----- ARTICLE -----
La question de la légitimité de toute justice constitutionnelle se pose dans le cadre d'une réflexion relative à ses rapports avec la démocratie. En effet, la pratique actuelle dans les pays qui l'ont adoptée fait de celle-ci un véritable contre-pouvoir, pouvant ainsi faire craindre une atteinte excessive à l'expression de la démocratie. Y répondre nécessite en premier lieu une définition précise de ces éléments. Si la justice constitutionnelle peut être définie par un contrôle de constitutionnalité ayant pour effet une suprématie de la Constitution, la notion de démocratie étant à la rencontre de diverses orientations disciplinaires (philosophie, droit, sociologie, science politique, etc.) est d'une appréhension plus difficile. Il convient donc d'établir une définition préalable trouvant son origine dans une acception préexistante, en l'espèce celle de Pierre Pactet, retenue ici, qui énonce que la démocratie est « [...] le pouvoir du plus grand nombre ou le gouvernement du peuple, par le peuple et pour le peuple ou encore comme le régime qui assure l'identification des gouvernés aux gouvernants.»
La justice constitutionnelle confinée dans le cadre de la démocratie représentative et la présente acception de cette dernière offrent un panel varié de questionnements. En effet, quel rôle peut jouer le maintien d'une Constitution comme norme suprême dans l'identification des gouvernés aux gouvernants ? N'y a-t-il pas risque, par cette suprématie, d'une atteinte à l'idée d'une « démocratie du peuple » et « pour le peuple » ?
Ces considérations font clairement apparaître deux champs en apparence contradictoires : la légitimation de la justice constitutionnelle comme institution régulatrice de l'identification des gouvernés aux gouvernants opposés, a priori, à son intrusion dans les fondements et finalité de la démocratie.
-----
CONSIGNE 1 - Comptez les lignes des enregistrements qui contiennent la chaîne « weeping ». Donnez uniquement ce nombre.
----- DONNÉES FOURNIES -----
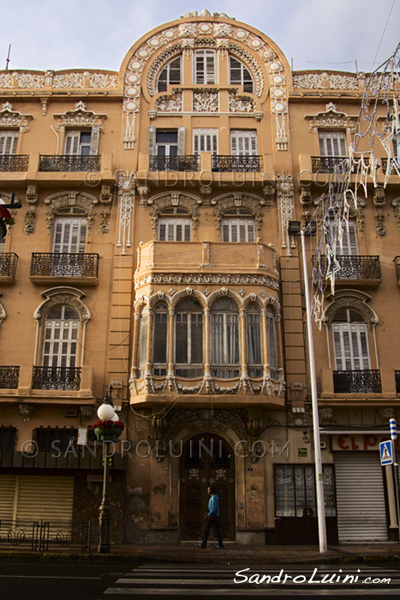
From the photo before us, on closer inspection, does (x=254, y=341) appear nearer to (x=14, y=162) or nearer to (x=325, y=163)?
(x=325, y=163)

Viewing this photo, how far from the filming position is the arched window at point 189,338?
62.4 ft

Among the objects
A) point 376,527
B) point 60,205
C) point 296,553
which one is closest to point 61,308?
point 60,205

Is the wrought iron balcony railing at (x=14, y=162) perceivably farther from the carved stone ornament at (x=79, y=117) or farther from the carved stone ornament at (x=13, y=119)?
the carved stone ornament at (x=79, y=117)

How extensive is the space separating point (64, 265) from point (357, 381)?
11.1 meters

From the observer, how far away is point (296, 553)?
15.5m

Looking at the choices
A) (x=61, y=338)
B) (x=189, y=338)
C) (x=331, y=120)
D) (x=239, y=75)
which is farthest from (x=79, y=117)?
(x=189, y=338)

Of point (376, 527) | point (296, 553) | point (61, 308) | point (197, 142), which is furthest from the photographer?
point (197, 142)

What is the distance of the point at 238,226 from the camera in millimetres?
22250

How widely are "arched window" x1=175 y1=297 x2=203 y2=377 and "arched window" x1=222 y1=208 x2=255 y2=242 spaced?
11.8 ft

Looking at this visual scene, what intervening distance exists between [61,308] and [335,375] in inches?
390

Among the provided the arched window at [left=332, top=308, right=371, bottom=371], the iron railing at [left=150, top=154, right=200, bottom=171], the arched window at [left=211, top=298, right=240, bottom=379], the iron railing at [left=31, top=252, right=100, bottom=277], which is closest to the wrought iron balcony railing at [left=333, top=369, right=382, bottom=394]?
the arched window at [left=332, top=308, right=371, bottom=371]

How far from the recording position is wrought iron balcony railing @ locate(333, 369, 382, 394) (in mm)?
19688

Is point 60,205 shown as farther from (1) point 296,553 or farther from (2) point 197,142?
(1) point 296,553

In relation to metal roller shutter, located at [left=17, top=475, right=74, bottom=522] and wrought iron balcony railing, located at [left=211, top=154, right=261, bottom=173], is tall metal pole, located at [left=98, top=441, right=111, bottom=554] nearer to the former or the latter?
metal roller shutter, located at [left=17, top=475, right=74, bottom=522]
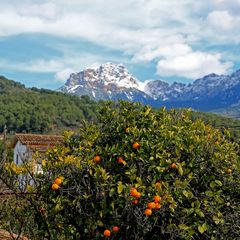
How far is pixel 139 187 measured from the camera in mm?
4156

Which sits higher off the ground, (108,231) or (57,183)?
(57,183)

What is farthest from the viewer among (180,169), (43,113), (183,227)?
(43,113)

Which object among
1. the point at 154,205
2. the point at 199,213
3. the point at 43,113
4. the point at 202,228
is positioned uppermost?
the point at 154,205

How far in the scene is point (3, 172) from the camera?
4.20m

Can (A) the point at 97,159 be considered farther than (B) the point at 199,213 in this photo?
Yes

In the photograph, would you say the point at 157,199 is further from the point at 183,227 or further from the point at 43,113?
the point at 43,113

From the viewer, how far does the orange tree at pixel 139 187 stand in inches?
163

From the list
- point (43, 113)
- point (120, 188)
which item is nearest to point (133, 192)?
point (120, 188)

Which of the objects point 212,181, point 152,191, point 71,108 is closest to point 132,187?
point 152,191

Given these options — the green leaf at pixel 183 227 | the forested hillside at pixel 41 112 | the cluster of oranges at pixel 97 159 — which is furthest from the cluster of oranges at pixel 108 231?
the forested hillside at pixel 41 112

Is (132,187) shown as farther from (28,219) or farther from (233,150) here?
(233,150)

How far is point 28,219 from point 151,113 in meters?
1.79

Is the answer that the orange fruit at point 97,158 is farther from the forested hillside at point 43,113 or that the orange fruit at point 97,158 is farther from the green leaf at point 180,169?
the forested hillside at point 43,113

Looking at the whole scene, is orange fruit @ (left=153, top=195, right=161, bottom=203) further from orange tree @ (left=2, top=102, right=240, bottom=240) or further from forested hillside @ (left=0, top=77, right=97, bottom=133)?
forested hillside @ (left=0, top=77, right=97, bottom=133)
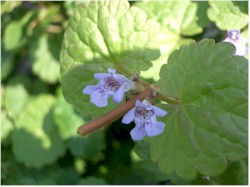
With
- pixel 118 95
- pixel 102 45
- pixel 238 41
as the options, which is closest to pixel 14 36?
pixel 102 45

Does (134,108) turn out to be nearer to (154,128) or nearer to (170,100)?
(154,128)

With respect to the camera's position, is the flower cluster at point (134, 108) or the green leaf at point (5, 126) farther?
the green leaf at point (5, 126)

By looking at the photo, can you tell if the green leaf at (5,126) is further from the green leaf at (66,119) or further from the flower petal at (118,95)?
the flower petal at (118,95)

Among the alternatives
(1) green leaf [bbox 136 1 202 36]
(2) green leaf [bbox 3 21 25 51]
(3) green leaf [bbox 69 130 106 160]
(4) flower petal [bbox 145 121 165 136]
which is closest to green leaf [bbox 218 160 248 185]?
(4) flower petal [bbox 145 121 165 136]

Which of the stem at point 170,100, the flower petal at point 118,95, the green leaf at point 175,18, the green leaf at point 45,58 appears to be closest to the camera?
the flower petal at point 118,95

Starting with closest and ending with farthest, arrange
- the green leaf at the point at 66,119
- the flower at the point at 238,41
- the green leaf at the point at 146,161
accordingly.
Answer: the green leaf at the point at 146,161
the flower at the point at 238,41
the green leaf at the point at 66,119

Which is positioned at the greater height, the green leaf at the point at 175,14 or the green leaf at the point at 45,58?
the green leaf at the point at 175,14

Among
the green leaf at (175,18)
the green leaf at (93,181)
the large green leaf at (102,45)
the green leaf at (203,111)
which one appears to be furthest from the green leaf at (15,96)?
the green leaf at (203,111)
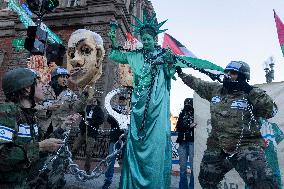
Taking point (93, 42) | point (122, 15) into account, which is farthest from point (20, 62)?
point (93, 42)

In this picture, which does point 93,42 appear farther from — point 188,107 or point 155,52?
point 188,107

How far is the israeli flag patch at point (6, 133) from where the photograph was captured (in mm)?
2430

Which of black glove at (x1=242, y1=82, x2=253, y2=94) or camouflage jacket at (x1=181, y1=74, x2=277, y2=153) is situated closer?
camouflage jacket at (x1=181, y1=74, x2=277, y2=153)

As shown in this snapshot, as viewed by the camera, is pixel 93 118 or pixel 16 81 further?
pixel 93 118

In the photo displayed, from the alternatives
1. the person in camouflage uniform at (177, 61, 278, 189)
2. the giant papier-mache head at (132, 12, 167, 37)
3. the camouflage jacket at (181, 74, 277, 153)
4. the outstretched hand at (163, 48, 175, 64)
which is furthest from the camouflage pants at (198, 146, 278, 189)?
the giant papier-mache head at (132, 12, 167, 37)

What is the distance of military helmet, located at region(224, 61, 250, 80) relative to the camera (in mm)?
4406

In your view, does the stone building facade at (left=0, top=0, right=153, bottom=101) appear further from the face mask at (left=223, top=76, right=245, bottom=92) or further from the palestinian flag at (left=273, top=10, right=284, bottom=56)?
the face mask at (left=223, top=76, right=245, bottom=92)

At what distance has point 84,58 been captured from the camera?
5902mm

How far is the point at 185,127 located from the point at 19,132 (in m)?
4.12

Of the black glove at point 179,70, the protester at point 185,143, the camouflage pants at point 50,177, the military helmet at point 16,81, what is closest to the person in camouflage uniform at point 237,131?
the black glove at point 179,70

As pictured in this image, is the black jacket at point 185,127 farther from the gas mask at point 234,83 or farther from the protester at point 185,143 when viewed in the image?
the gas mask at point 234,83

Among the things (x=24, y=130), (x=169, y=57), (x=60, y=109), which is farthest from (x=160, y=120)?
(x=24, y=130)

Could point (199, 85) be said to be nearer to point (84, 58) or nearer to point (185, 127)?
point (185, 127)

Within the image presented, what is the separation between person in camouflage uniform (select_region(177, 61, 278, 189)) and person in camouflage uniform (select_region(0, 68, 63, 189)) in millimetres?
2246
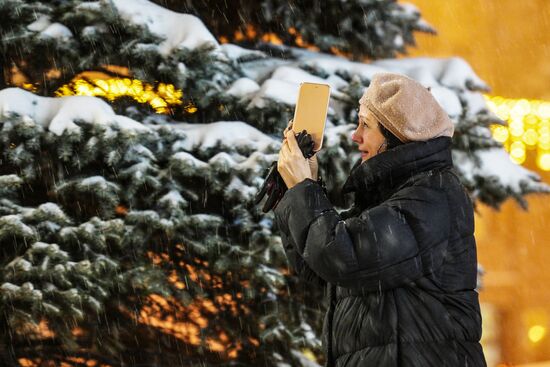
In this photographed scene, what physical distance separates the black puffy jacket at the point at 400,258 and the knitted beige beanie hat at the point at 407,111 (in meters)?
0.03

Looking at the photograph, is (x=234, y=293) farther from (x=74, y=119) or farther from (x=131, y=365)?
(x=74, y=119)

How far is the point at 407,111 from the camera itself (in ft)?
6.62

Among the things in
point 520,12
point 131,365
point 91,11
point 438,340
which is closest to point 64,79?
point 91,11

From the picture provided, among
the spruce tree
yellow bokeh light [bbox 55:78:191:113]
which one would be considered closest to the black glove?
the spruce tree

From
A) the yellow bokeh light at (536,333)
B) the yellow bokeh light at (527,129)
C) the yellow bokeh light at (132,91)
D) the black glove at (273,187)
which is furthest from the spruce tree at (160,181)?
the yellow bokeh light at (536,333)

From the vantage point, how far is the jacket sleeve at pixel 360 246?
1821 mm

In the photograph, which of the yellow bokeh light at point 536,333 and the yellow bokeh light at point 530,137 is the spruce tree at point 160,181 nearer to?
the yellow bokeh light at point 530,137

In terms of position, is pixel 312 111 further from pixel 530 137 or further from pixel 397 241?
pixel 530 137

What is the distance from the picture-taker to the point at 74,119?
3.40 metres

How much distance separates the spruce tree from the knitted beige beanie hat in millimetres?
1319

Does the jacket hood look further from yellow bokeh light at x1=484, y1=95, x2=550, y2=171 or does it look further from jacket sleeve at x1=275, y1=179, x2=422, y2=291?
yellow bokeh light at x1=484, y1=95, x2=550, y2=171

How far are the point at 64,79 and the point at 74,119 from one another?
0.62 metres

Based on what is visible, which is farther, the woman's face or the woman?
the woman's face

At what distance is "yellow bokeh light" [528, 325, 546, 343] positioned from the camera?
10.4 m
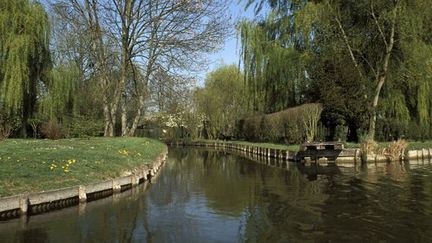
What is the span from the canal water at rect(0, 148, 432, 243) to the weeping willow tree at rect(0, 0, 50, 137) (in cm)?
1661

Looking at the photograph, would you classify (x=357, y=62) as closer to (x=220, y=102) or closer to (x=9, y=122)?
(x=9, y=122)

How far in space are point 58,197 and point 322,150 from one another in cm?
1782

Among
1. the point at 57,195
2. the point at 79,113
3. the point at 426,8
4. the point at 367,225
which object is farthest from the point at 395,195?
the point at 79,113

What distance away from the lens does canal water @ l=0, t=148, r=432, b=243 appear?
9.13m

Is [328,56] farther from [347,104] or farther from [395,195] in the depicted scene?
[395,195]

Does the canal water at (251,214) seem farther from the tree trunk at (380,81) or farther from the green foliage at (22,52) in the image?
the green foliage at (22,52)

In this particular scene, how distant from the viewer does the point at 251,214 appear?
11.5m

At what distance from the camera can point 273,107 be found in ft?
128

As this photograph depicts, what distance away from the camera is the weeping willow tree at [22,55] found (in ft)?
98.6

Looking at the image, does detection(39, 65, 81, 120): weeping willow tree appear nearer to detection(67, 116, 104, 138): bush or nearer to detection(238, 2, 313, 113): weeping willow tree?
detection(67, 116, 104, 138): bush

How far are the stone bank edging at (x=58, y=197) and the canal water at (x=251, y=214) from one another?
0.34 m

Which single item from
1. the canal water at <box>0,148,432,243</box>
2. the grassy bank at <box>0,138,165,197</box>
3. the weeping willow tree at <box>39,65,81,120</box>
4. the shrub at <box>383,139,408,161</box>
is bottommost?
the canal water at <box>0,148,432,243</box>

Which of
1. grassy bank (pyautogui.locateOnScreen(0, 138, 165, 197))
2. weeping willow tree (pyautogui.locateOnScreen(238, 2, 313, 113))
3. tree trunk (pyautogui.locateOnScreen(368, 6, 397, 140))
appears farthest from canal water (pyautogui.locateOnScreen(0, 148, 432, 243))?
weeping willow tree (pyautogui.locateOnScreen(238, 2, 313, 113))

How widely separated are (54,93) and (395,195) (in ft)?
85.2
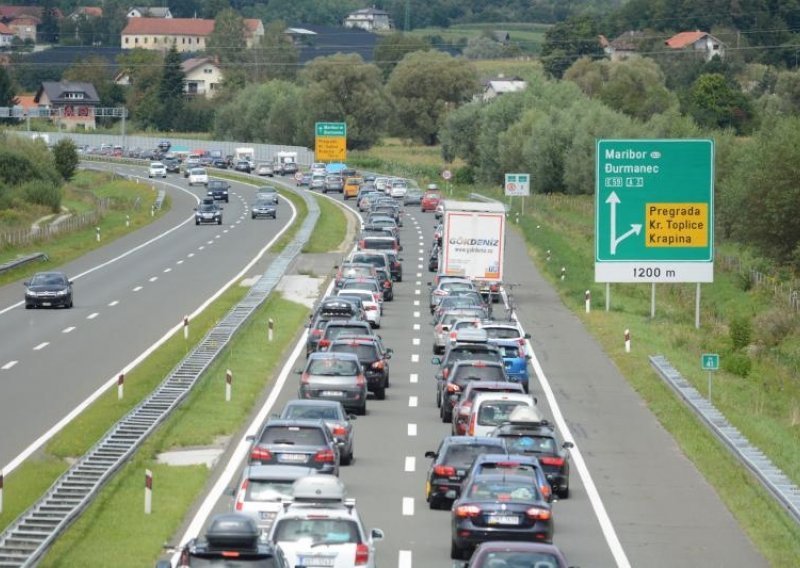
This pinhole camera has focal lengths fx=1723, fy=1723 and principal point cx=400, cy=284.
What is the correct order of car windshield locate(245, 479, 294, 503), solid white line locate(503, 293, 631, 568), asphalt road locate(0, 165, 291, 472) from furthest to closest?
asphalt road locate(0, 165, 291, 472), solid white line locate(503, 293, 631, 568), car windshield locate(245, 479, 294, 503)

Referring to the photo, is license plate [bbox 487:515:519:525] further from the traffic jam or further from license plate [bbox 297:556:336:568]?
license plate [bbox 297:556:336:568]

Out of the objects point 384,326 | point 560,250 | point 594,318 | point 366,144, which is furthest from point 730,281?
point 366,144

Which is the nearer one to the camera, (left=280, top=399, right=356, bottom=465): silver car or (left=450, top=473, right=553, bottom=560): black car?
(left=450, top=473, right=553, bottom=560): black car

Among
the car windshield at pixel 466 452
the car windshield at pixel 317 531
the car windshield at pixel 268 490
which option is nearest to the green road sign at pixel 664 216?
the car windshield at pixel 466 452

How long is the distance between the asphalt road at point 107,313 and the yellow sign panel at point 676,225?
1442 cm

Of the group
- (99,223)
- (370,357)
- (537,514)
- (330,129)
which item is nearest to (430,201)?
(99,223)

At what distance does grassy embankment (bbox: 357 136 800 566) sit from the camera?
27623 mm

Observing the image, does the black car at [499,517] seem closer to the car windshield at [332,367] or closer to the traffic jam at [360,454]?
the traffic jam at [360,454]

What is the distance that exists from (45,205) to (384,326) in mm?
57929

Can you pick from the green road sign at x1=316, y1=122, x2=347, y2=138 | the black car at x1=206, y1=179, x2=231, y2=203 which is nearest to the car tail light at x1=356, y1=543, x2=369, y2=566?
the black car at x1=206, y1=179, x2=231, y2=203

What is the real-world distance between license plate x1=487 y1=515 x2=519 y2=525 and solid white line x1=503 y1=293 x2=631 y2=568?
1.68 meters

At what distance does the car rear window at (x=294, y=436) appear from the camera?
26.3m

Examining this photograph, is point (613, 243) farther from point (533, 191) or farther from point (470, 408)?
point (533, 191)

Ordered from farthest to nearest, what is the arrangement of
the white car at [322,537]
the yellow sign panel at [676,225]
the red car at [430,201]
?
-----
CONSIGNE 2 - Recopiez à l'identique, dans le texte sur la justice constitutionnelle, tout ce qui va de « La justice constitutionnelle confinée » jusqu'à « finalité de la démocratie. ».

RÉPONSE RÉDIGÉE 1 - 6

RÉPONSE RÉDIGÉE 2 -
La justice constitutionnelle confinée dans le cadre de la démocratie représentative et la présente acception de cette dernière offrent un panel varié de questionnements. En effet, quel rôle peut jouer le maintien d'une Constitution comme norme suprême dans l'identification des gouvernés aux gouvernants ? N'y a-t-il pas risque, par cette suprématie, d'une atteinte à l'idée d'une « démocratie du peuple » et « pour le peuple » ?
Ces considérations font clairement apparaître deux champs en apparence contradictoires : la légitimation de la justice constitutionnelle comme institution régulatrice de l'identification des gouvernés aux gouvernants opposés, a priori, à son intrusion dans les fondements et finalité de la démocratie.